----- TEXTO PARA ANÁLISE

Título: CÂMBIO SEGURA A INFLAÇÃO
Autor: Luciana Rodrigues
Fonte: O Globo, 13/01/2006, Economia, p. 23

IPCA foi de 5,69% em 2005, o menor desde 98, à custa de juro alto e baixo crescimento

O dólar baixo e os juros reais mais altos do mundo não foram suficientes para segurar a inflação no centro da meta fixada pelo governo para o ano passado. Em dezembro, o Índice de Preços ao Consumidor Amplo (IPCA) subiu 0,36% e, com isso, fechou 2005 em 5,69%, informou ontem o IBGE. É uma taxa ligeiramente acima dos 5,1% da meta do governo. Mas bem inferior aos 7,60% do ano passado e a menor desde 1998.

A queda da inflação, segundo o IBGE, foi resultado direto da valorização da moeda brasileira frente ao dólar, que derrubou principalmente os preços dos alimentos. Vários itens, como arroz e óleo de soja, terminaram o ano mais baratos. Os analistas lembram também que o recuo do IPCA reflete a política de juros altos mantidos pelo Banco Central (BC) desde o fim de 2004, cujo efeito colateral foi um baixo crescimento econômico. Pelas previsões mais pessimistas, a expansão da economia pode não ter passado de 2% em 2005.

- Foi uma escolha do BC. Era preferível ter uma inflação maior, de 7,5% por exemplo, se o país crescesse 6% em 2005 - critica Jason Vieira, da GRC Visão, acrescentando que o Brasil perdeu uma oportunidade única. - Desde o início do século XX, o mundo nunca viveu um período de crescimento econômico tão vigoroso com inflação baixa.

Segundo estimativas do Fundo Monetário Internacional (FMI), a economia global cresceu 4,3% em 2005. Na média, os países emergentes tiveram expansão de 6,4%. Os analistas hoje estimam um crescimento de apenas 2,1% para a economia brasileira em 2005. Também não é para menos: o país tem a maior taxa real de juros (descontada a inflação) do mundo, com 13,1%. Mesmo assim, em seis dos sete anos do regime de metas de inflação, o BC só acertou no centro de seu objetivo uma vez, em 2000.

Os juros altos tornam os financiamentos mais caros e reprimem o consumo, derrubando a inflação. Em 2005, além de alguns alimentos, também bens de consumo duráveis (normalmente comprados com crédito) tiveram queda de preço. Foi o caso de televisores (-11,05%), microcomputador (-11,14%) e aparelho de som (-1,66%). Eulina Nunes, gerente do Sistema de Índices de Preços do IBGE, lembra que esses itens têm insumos importados e, por isso, caíram de preço junto com o dólar.

Após eleições, tarifa de ônibus subiu 10,44% e pressionou IPCA

O mesmo ocorreu com produtos de higiene e limpeza. O sabonete teve queda de preço de 4,67% e o sabão em barra, de 4,34%. Mas a grande ajuda do dólar veio mesmo na alimentação. O grupo, com peso de 22% no IPCA, fechou o ano em apenas 1,99%, mesmo com a frustração da safra agrícola em 2005, quando o país produziu 112 milhões de toneladas de grãos, contra uma previsão inicial de 134 milhões.

----------
----- REGISTROS

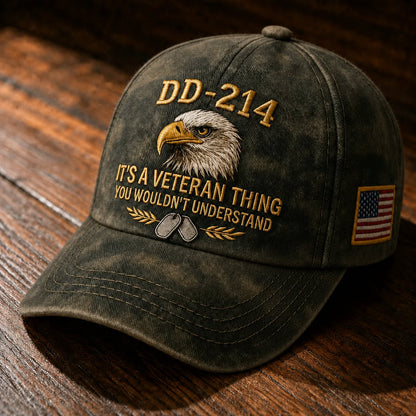 DD-214 Veteran 3D Embroidered Cap - “IT'S A VETERAN THING YOU WOULDN'T UNDERSTAND”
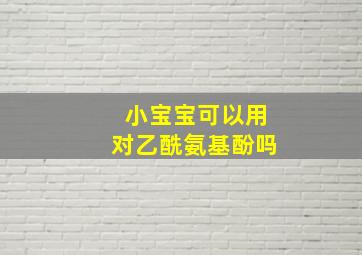 小宝宝可以用对乙酰氨基酚吗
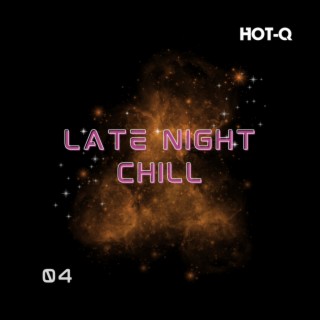 Late Night Chill 004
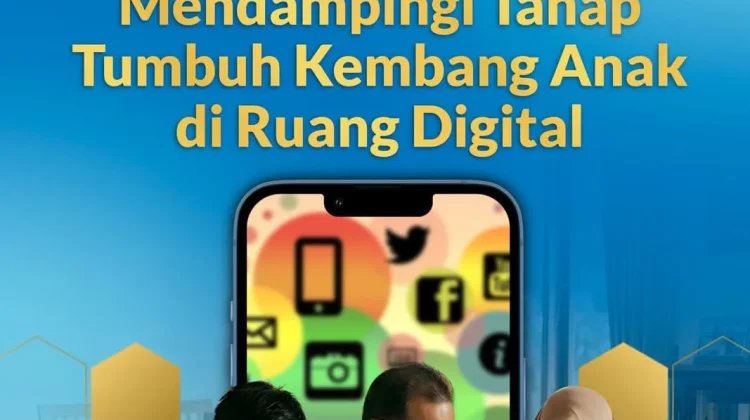 Mendampingi Tahap Tumbuh Kembang Anak di Ruang Digital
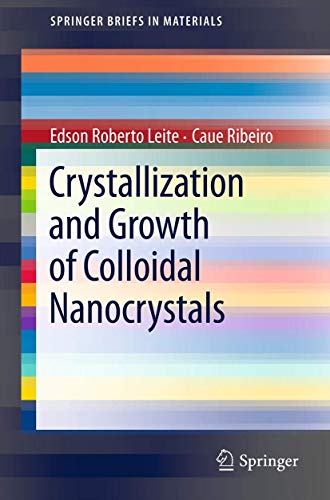 Stock image for Crystallization and Growth of Colloidal Nanocrystals for sale by Blackwell's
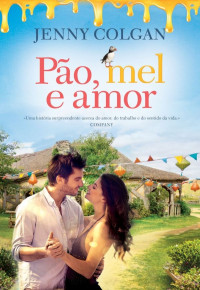 Jenny Colgan — Pão, Mel e Amor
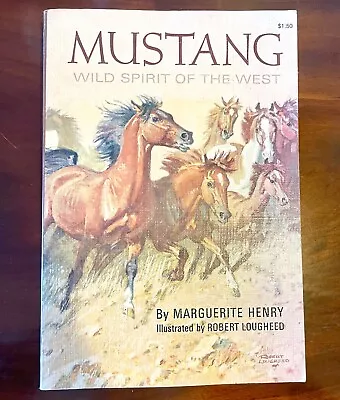 Mustang Wild Spirit Of The West By Marguerite Henry Illus. Robert Lougheed 1974 • $15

----------

O QUE FAZER 1 —
De acordo com o texto sobre a inflação de 2005, quanto o IPCA subiu em dezembro?
O QUE FAZER 2 —
No texto sobre a inflação de 2005, copie o trecho que abre com as palavras "Título: CÂMBIO SEGURA" e fecha com "menor desde 1998.", substituindo "ligeiramente" por "um pouco".

RESULTADO DO EXERCÍCIO 1 —
O IPCA subiu 0,36% em dezembro.

RESULTADO DO EXERCÍCIO 2 —
Título: CÂMBIO SEGURA A INFLAÇÃO
Autor: Luciana Rodrigues
Fonte: O Globo, 13/01/2006, Economia, p. 23

IPCA foi de 5,69% em 2005, o menor desde 98, à custa de juro alto e baixo crescimento

O dólar baixo e os juros reais mais altos do mundo não foram suficientes para segurar a inflação no centro da meta fixada pelo governo para o ano passado. Em dezembro, o Índice de Preços ao Consumidor Amplo (IPCA) subiu 0,36% e, com isso, fechou 2005 em 5,69%, informou ontem o IBGE. É uma taxa um pouco acima dos 5,1% da meta do governo. Mas bem inferior aos 7,60% do ano passado e a menor desde 1998.